IL-1β’s impact on S. aureus host defense was found to be regulated, in part, by IL-17 and IL-22, as evidenced by the decrease in restoration of bacterial immunity by exogenous IL-1β in IL-17RA^−/− mice and WT mice in which IL-17R and IL-22 were blocked. IL-1β overexpression resulted in increased IL-22 production in IL-17RA^−/− mice but not IL-17 mRNA. IL-17 mRNA likely was not increased by IL-1β because its expression is already elevated during lung infection in IL-17RA^−/− mice, as previously reported (18). Interestingly, there was increased production of the Type 17 cytokine-associated chemokines G-CSF and KC in IL-17RA^−/− mice that received IL-1β adenovirus compared with control. Although G-CSF and KC are typically associated with IL-17 effector function, Numasaki et al. (27) showed that G-CSF can be induced by IL-1β in lung endothelial cells in the absence or presence of IL-17. In this study, the presence of IL-17 enhanced IL-1β’s induction of G-CSF. Unexpectedly, we also showed decreased production of TNF-α in both WT and IL-17RA^−/− mice that received IL-1β adenovirus compared with control. This may be due to decreased bacterial burden or lessened BAL inflammation in WT mice. Regardless, it is interesting that decreased TNF-α was not associated with exacerbation of S. aureus.

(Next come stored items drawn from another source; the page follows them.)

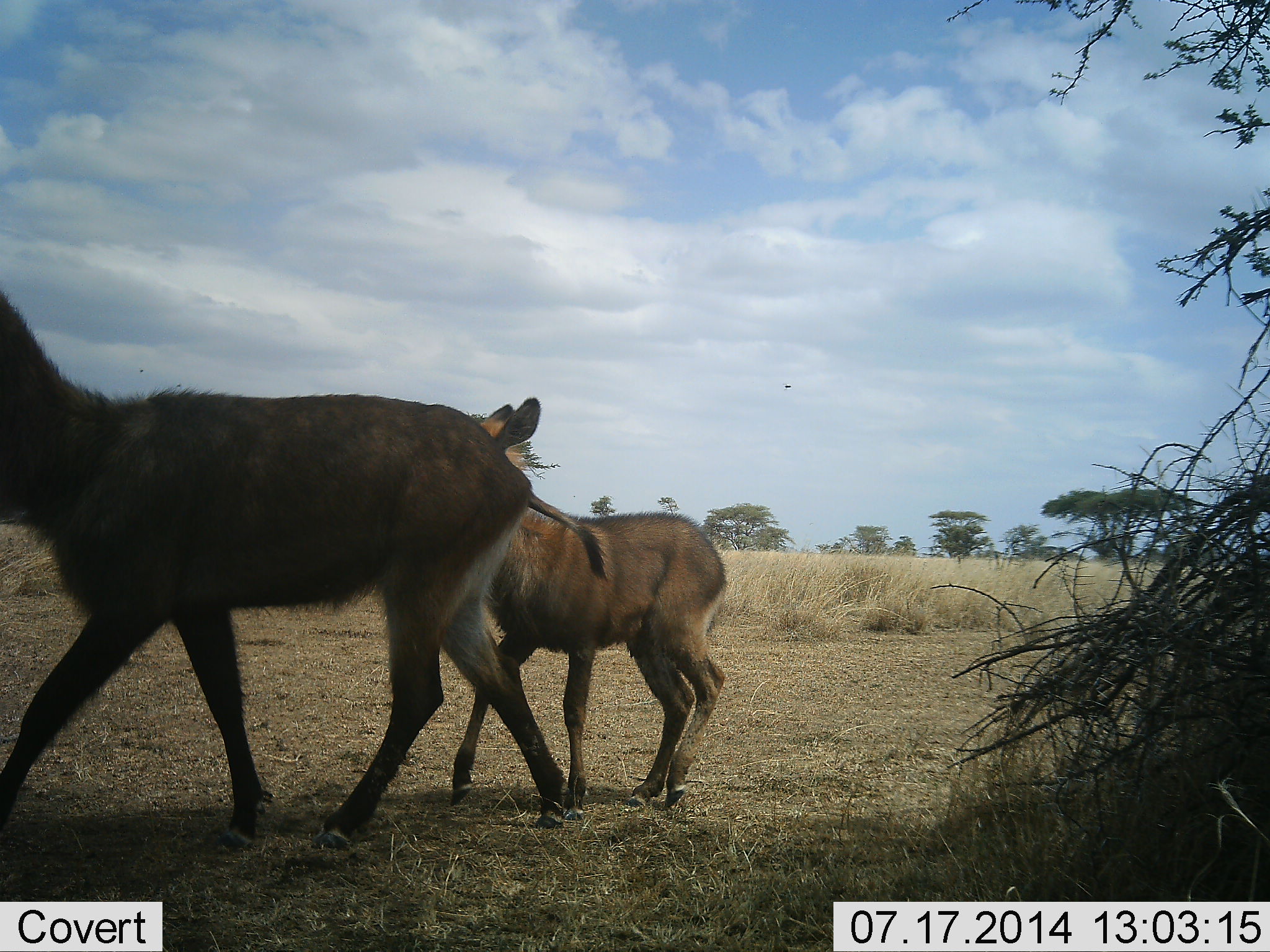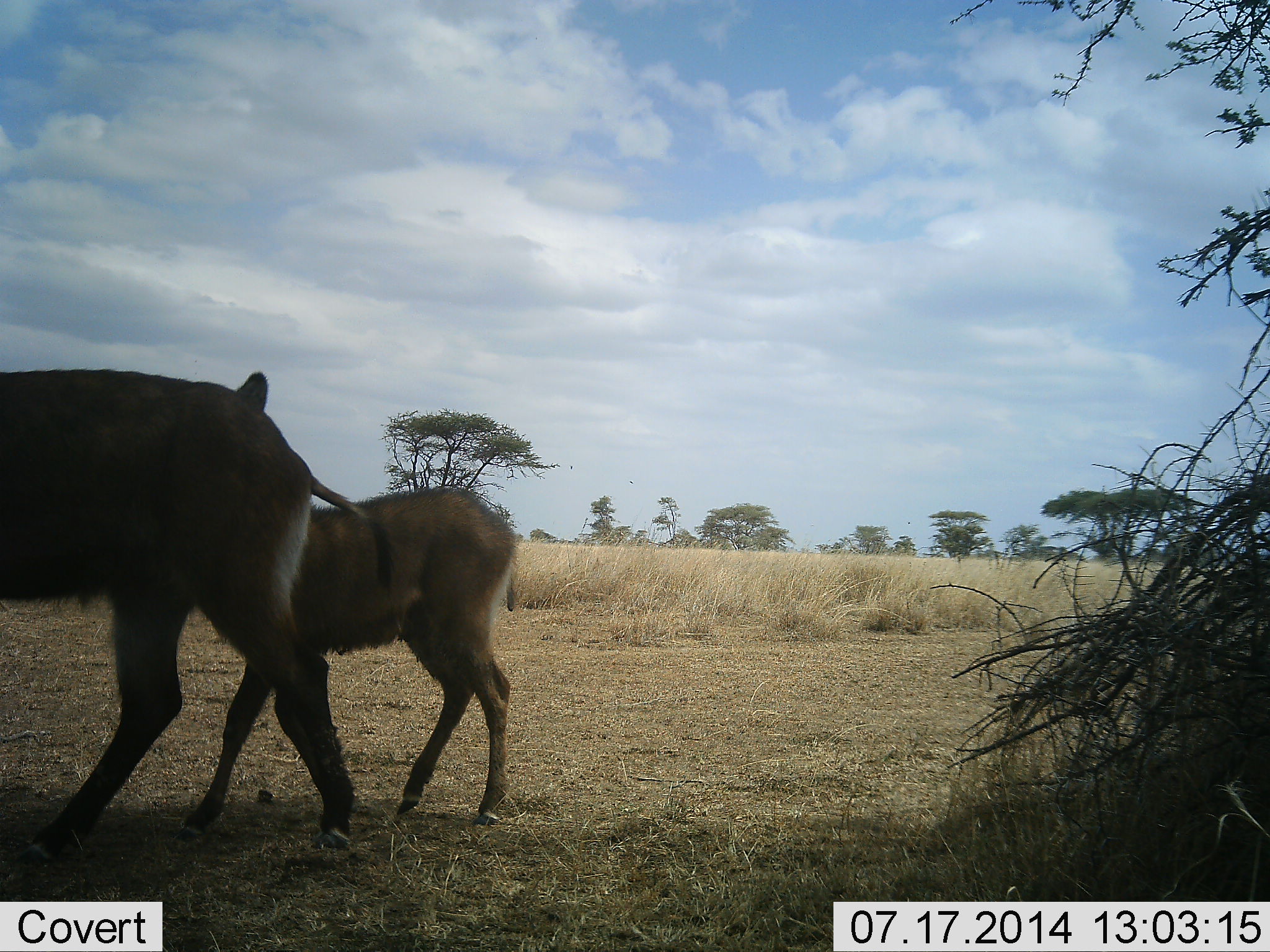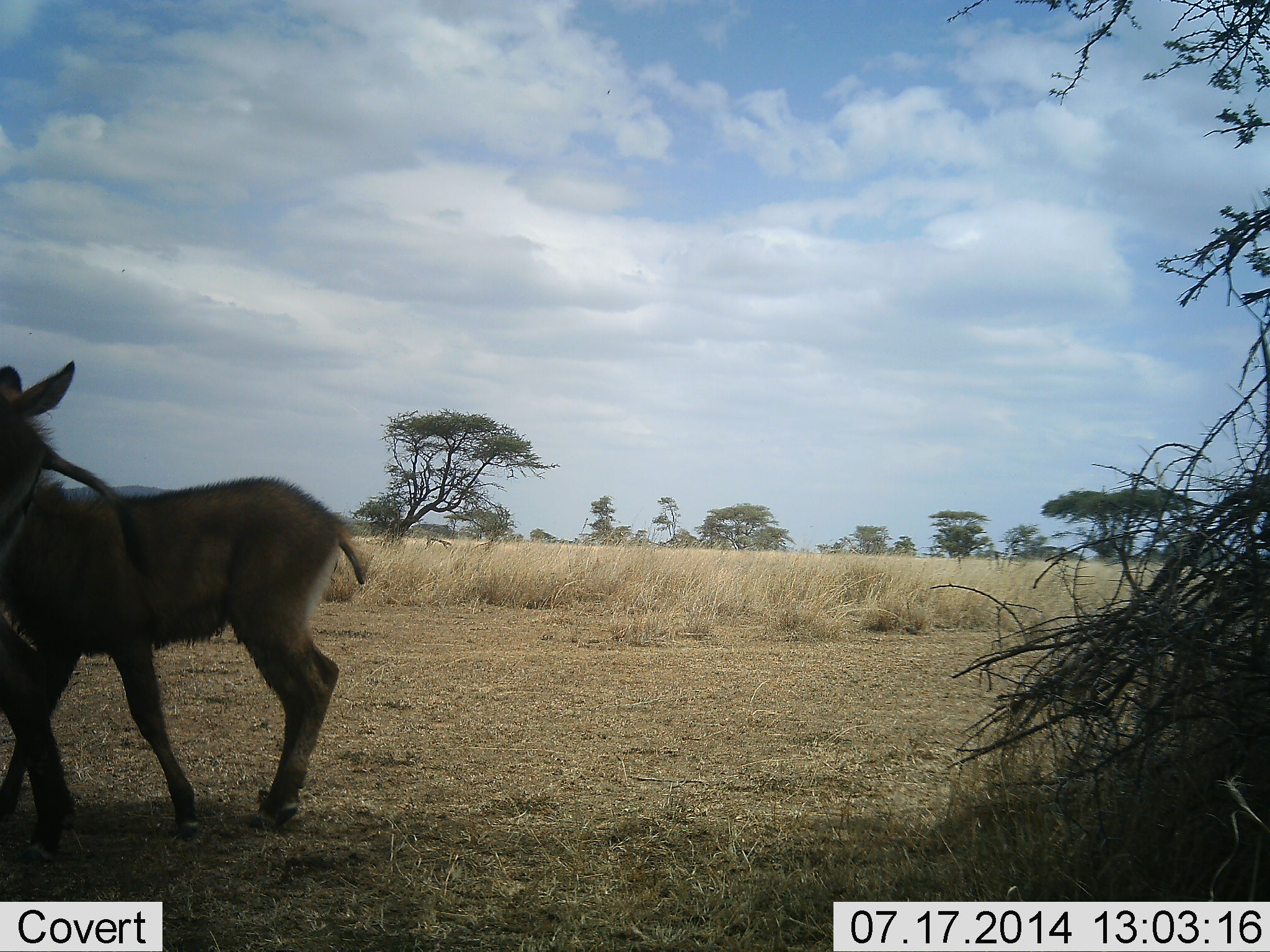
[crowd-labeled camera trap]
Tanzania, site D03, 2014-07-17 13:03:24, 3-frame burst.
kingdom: Animalia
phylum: Chordata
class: Mammalia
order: Artiodactyla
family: Bovidae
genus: Kobus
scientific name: Kobus ellipsiprymnus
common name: waterbuck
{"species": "waterbuck (Kobus ellipsiprymnus)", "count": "2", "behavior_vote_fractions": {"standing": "9%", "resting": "0%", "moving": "100%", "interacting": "0%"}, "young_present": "100%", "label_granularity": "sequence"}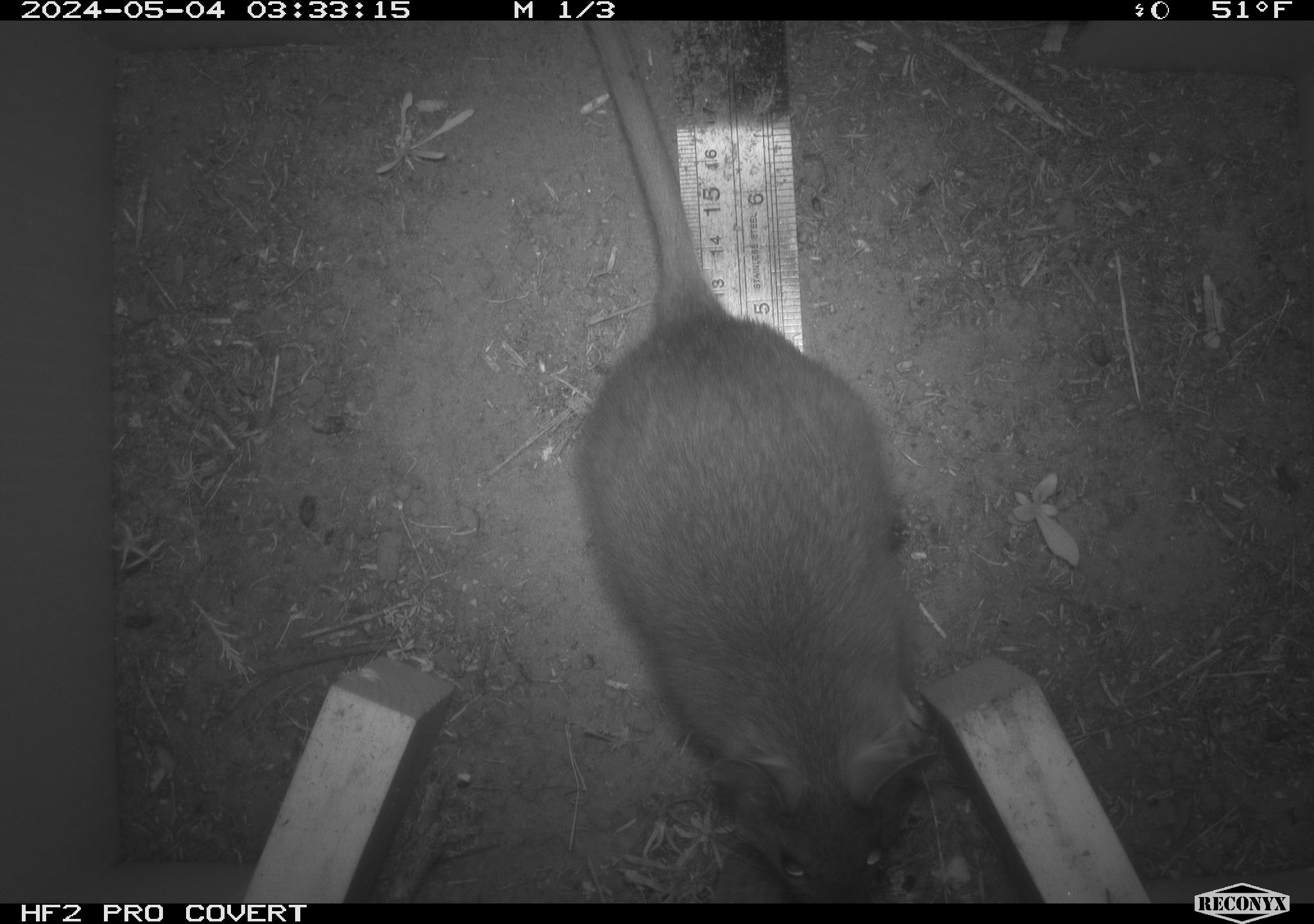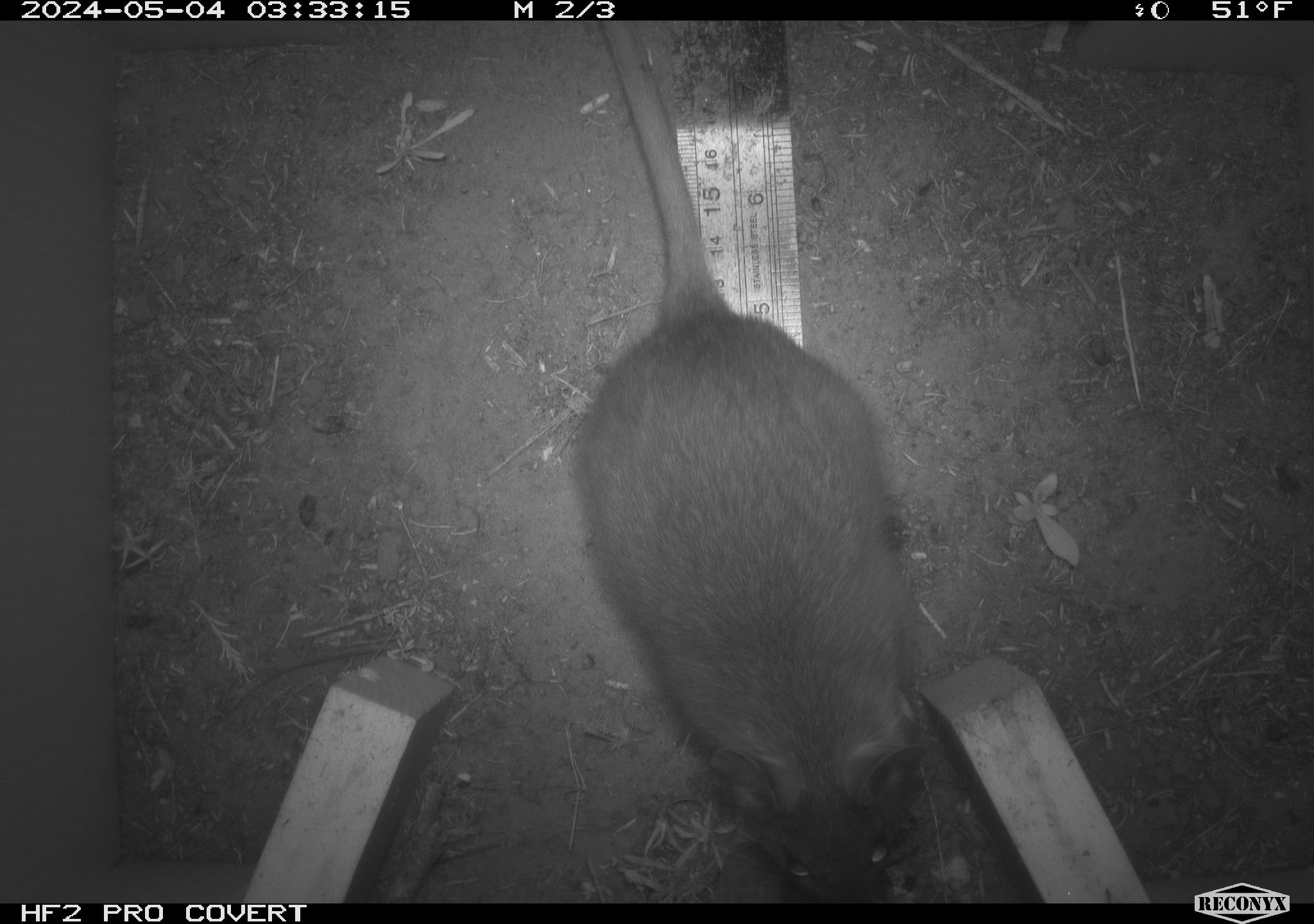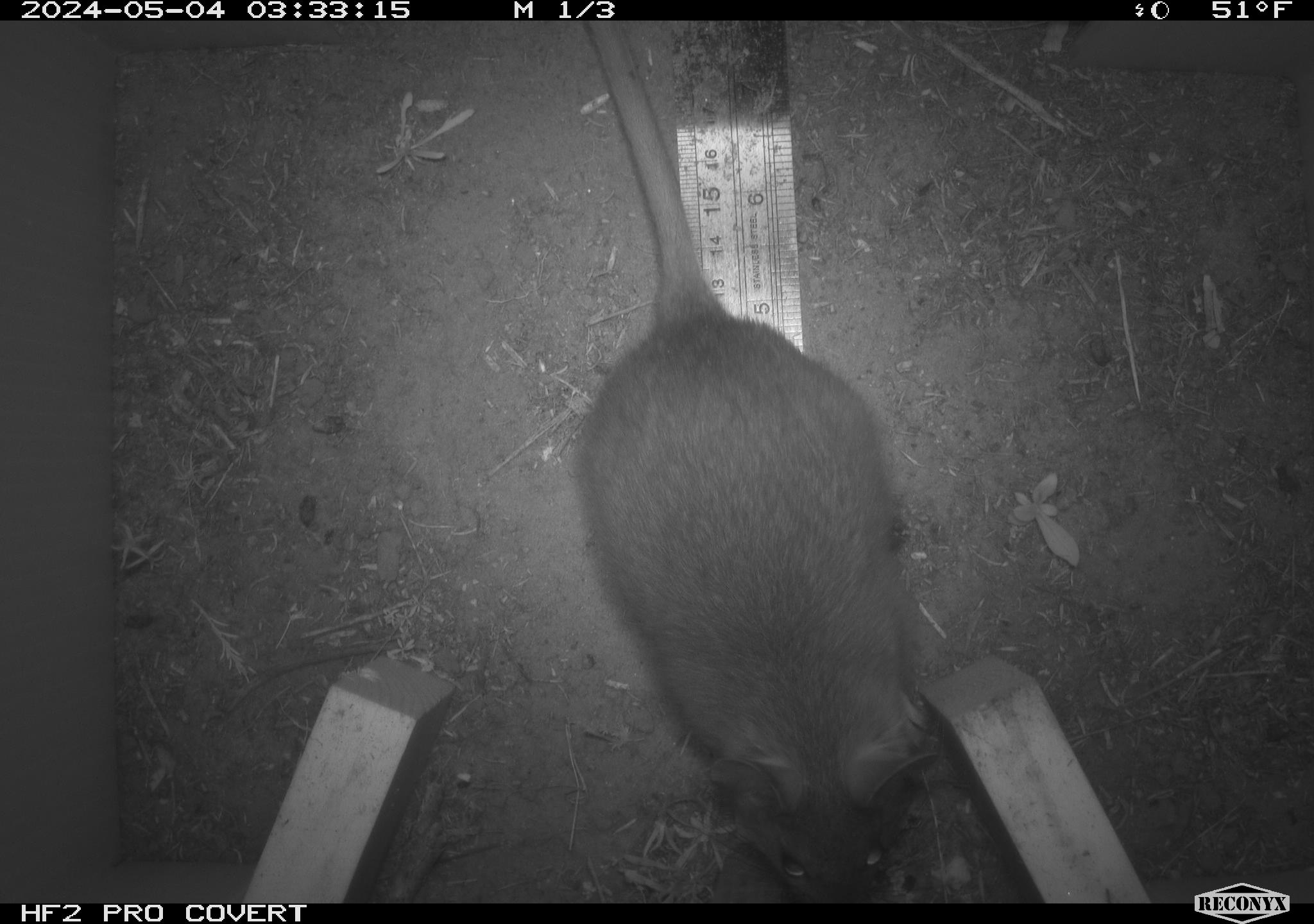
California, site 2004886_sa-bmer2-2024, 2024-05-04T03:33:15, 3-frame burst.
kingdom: Animalia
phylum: Chordata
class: Mammalia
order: Rodentia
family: Muridae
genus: Rattus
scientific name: Rattus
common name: rat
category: rattus species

Bacterial coinfection is a serious, often life-threatening consequence of influenza infection. Influenza pandemic strains have proven to be consistently prevalent over the last century. With the recent emergence of antibiotic-resistant bacteria strains, the severity of coinfection during an influenza epidemic or pandemic is a serious concern. Influenza A attenuation of S. aureus–induced NF-κB activation, leading to inhibition of IL-1β production and subsequent diminution of Type 17 pathway activation, may represent a novel pathway by which influenza predisposes to secondary bacterial infection. The identification of the mechanisms by which influenza alters host defense may lead to therapeutic immune targets, which would have broad clinical applications and potentially decrease morbidity and mortality associated with influenza and secondary bacterial pneumonia.

The authors have no financial conflicts of interest.